DOORDASH is a food delivery logistics company that connects customers, restaurants, and drivers with the intent of delivering meals. I was fortunate enough to learn the basic architecture of their big data platform and how machine learning is used to coordinate various events in their business. The following is a very brief summary:
Let us start by reviewing a basic transaction. Customer logs in their site (or app) and is presented with a list of restaurants in the vicinity. The customer places an order for the delivery. DOORDASH’s logistics platform has minutes to perform the following tasks:
- Send the order to the merchant
- Match a specific driver to a specific order(s)
- Track the delivery process and collect data to be used to improve models
On the first blush this does not seem to be super complicated, but a closer examination reveals a very different picture. Imagine a zip code with hundreds of customers, dozens of restaurants and drivers each party having different likes and dislikes and limitations. The process of matching drivers to deliveries has to take the following factors into consideration and it must happen in minutes:
- Food preparation time (highly dependent on the restaurant and food type)
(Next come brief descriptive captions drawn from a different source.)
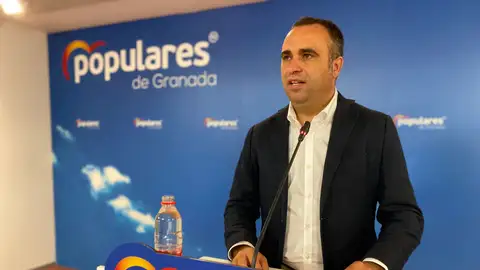 Francisco Rodríguez Francisco Rodríguez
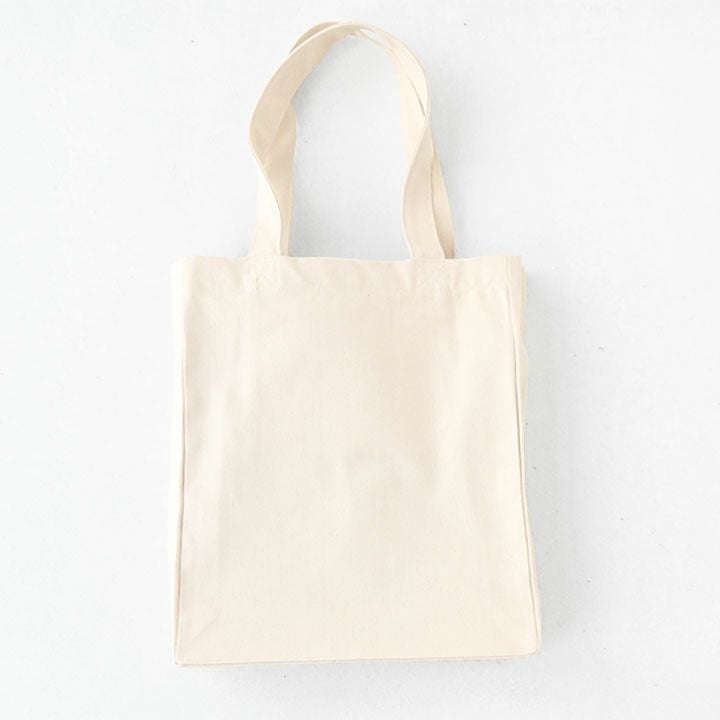A.P.C.(アーペーセー) キャンバストート(TOTE-LAURE)の通販｜NEWS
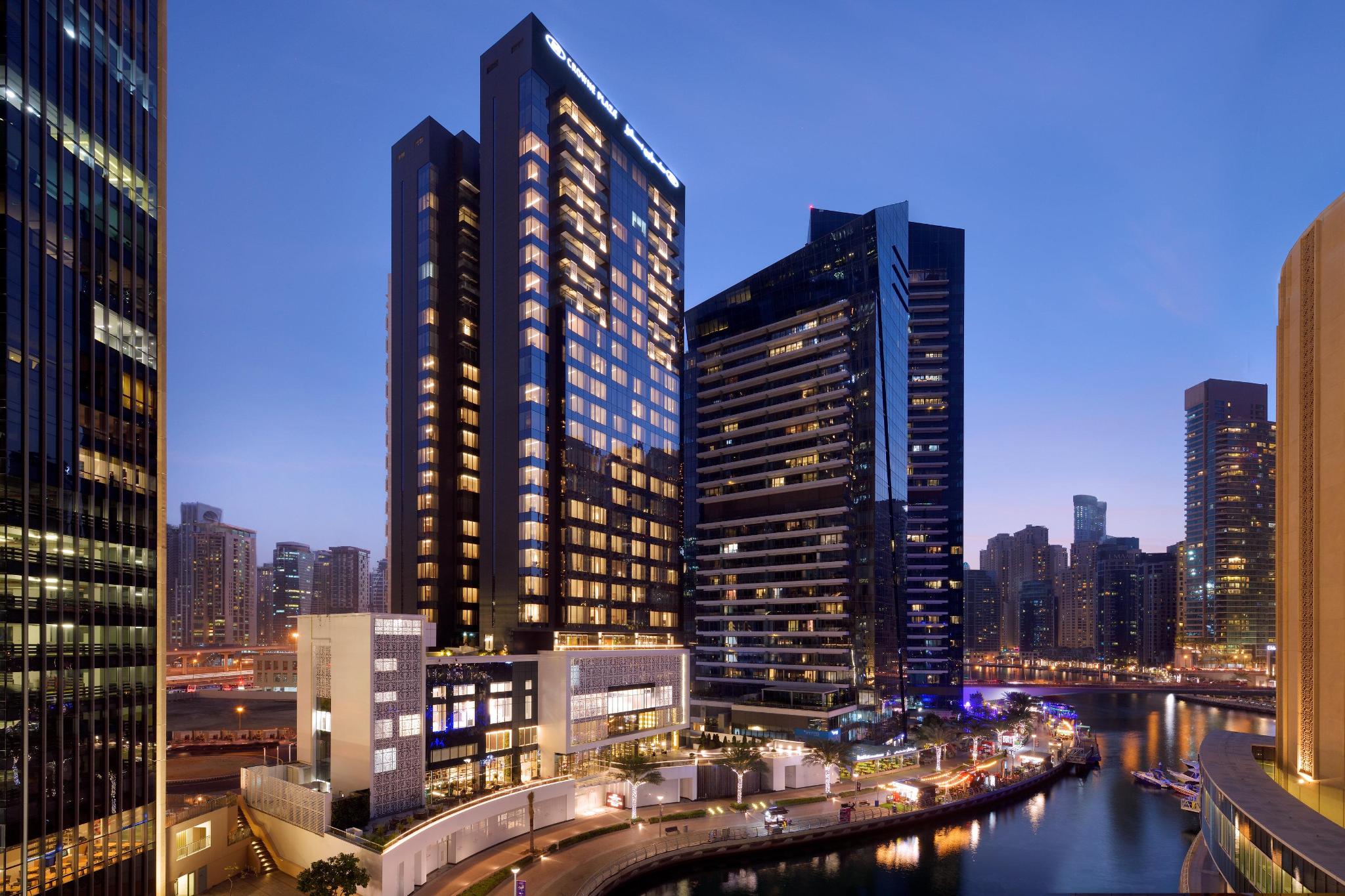 hotel-thumb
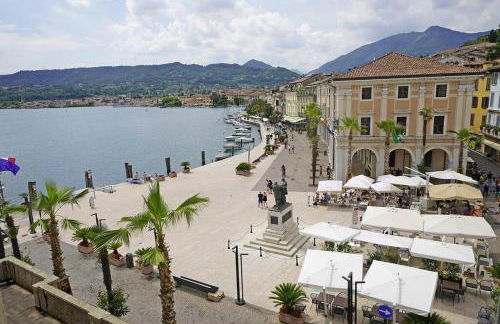 DIMORE DEL CENTRO - Domus Aurea - Foto 15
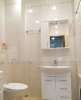 Продам 1-комнатную квартиру в Краснодаре, Энка-п.Жукова, ул. Александра Покрышкина 2/2, 45.2 м²
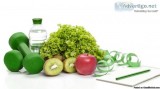 Dietician in DLF Gurgaon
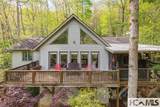 1701 Cullowhee Forest Road - Photo 7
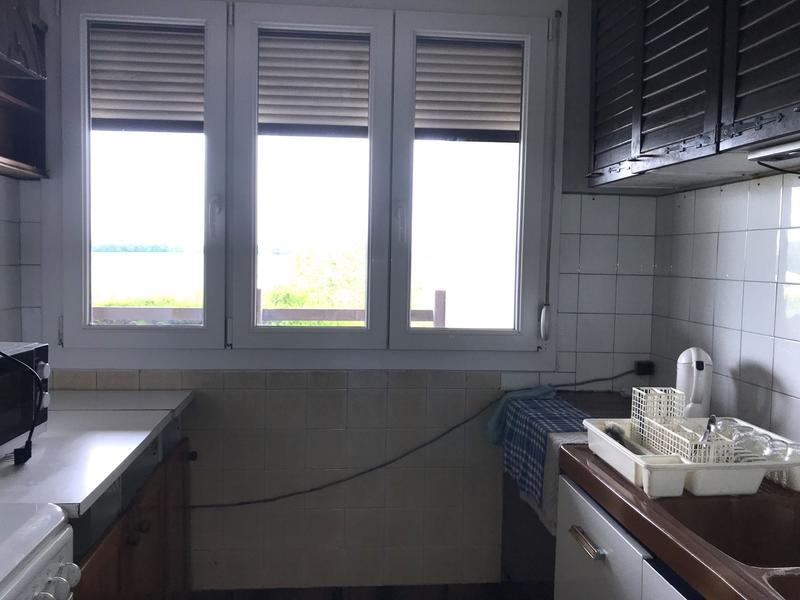 Maison traditionnelle - 126 m² - 5 pièces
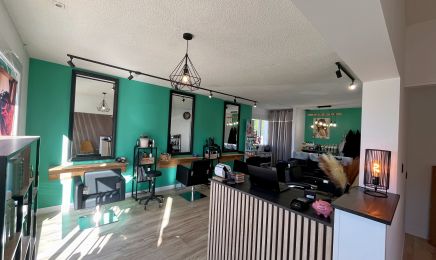 C Tendance Coiffure : Coiffeur à Bretignolles-sur-Mer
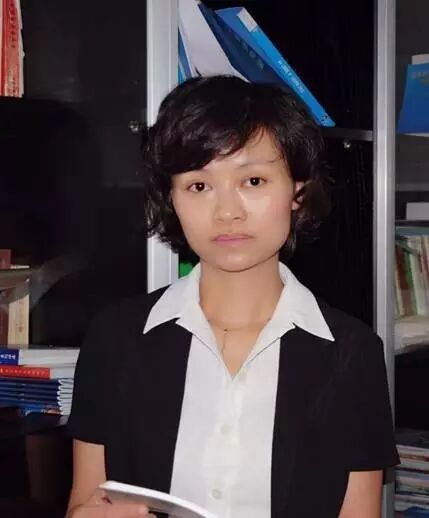 投资新的零投资创业开店项目_小投资创业项目成都_投资零投资创业好项目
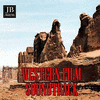  Western Film Soundtrack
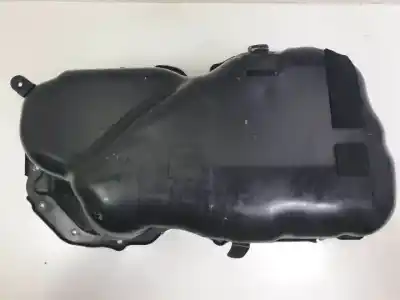 Автозапчасти б/у возчик за toyota rav 4 funcruiser (a1) 3sfe ссылки oem iam   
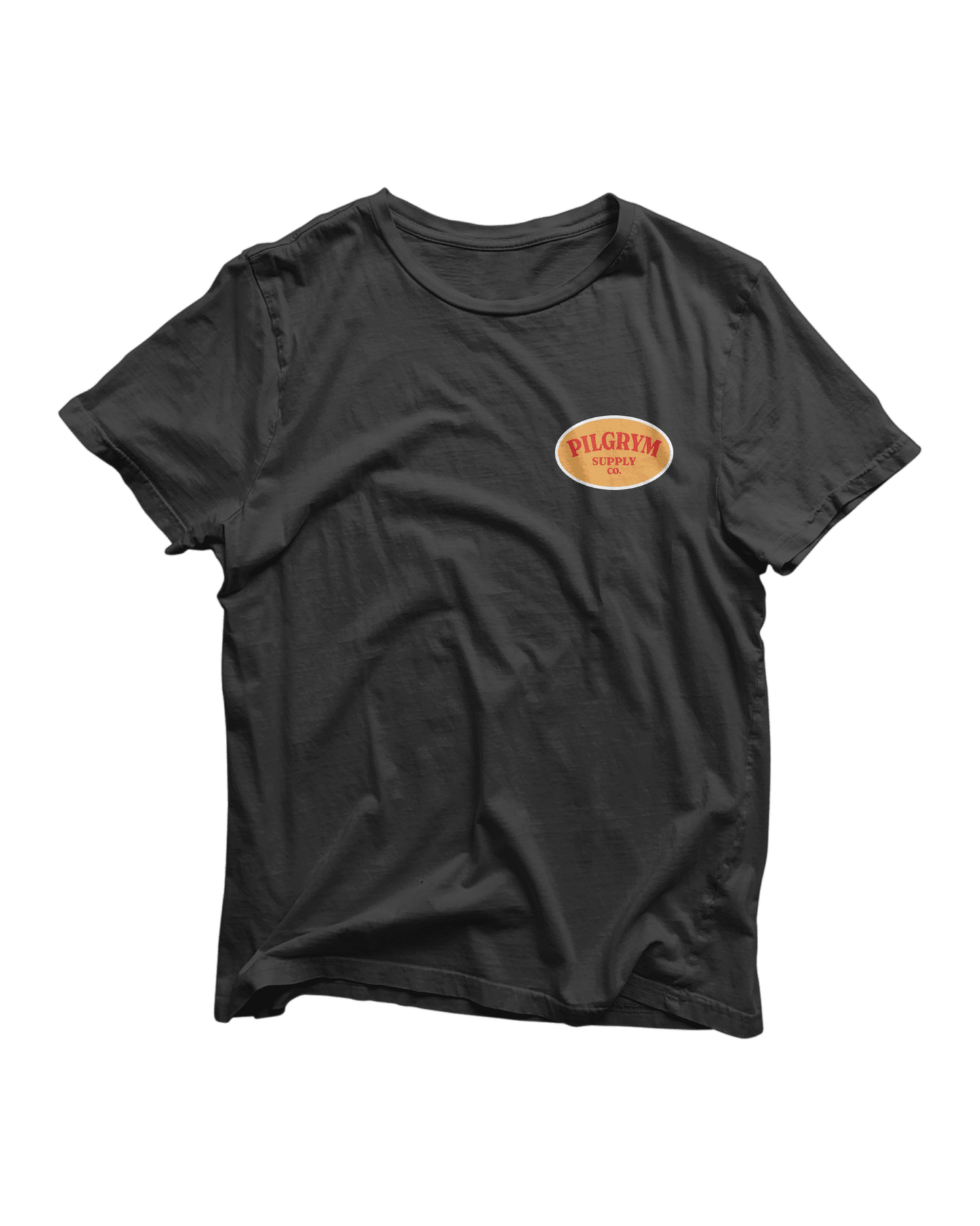 Bogside Boogie Tee - Pilgrym Supply Co.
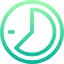 Time icon 64x64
- Kitchen to counter travel time
- Expected driver’s travel and parking time going to the restaurant
- Delivery time impacted by the traffic weather
- Location and the capacity of the drivers
- Number of deliveries made by the same drivers
Keep in mind that the above has to happen quickly and has to match the expectation of very demanding and hungry customers. The satisfaction of the drivers and vendors are critical as well. An elaborate worldwide computing and storage platforms has been provisioned to make this possible and the results are nothing short of miraculous. The following are some key attributes of this infrastructure:
- Incoming customer orders are logged in a row-based operational database (utilizing AWS-Aurora). The speed and reliability of this database is absolutely critical and significant steps are taken to assure its throughput and resilience. In addition to the operational database, a second (column-based) database (utilizing AWS-Redshift) is used to store all the collected data needed for business intelligence and machine learning jobs. The information flow from operational to analytics database is done on daily basis using batch jobs (using Apache Airflow). The raw data is also transformed to a new format better suited for machine learning and analytics jobs. The transfer and transformation of data from operational to analytics databases has to have minimal impact on the performance and availability of operational database.
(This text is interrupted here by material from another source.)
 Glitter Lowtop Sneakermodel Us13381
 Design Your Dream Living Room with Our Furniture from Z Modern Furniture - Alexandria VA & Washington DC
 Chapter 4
- The main purpose of the overall system is matchmaking and it entails pairing the right driver to an order. The cost function of this process is a combination of customer, driver, and vendor satisfaction. The heavy lifting for assigning orders to drivers is done in real-time using a massive combinatorial optimizer (basically a traveling salesman problem).
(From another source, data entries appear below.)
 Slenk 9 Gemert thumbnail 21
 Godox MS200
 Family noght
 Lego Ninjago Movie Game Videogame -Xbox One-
- The machine learning models employed by DOORDASH are utilized to make predictions for the following two tasks:
a. Personalizing what is presented to each individual customer based on their preferences. The goal is to optimize the probability of order placement
b. Prediction of parameters fed to the optimization engine (i.e. travel and parking time, food preparation duration among many others)
Machine learning models are continuously trained based on historical as well as new transactional information. The deployment of new models is only done once favorable outcomes are produced in the following three areas:
- Favorable results in back testing using historical data
- Improved accuracy generated by the new models operating in shadow mode
- Satisfactory performance during A/B testing
What is striking here is not so much the actual machine learning models, and it is the tight integration and flawless harmony of dozens of subsegments. I believe the produced results are truly remarkable.
Matching drivers to packages are nothing new and has been done by likes of Fedex and UPS for decades. DOORDASH’s challenge is to do the matching in minutes and keeping three parties satisfied.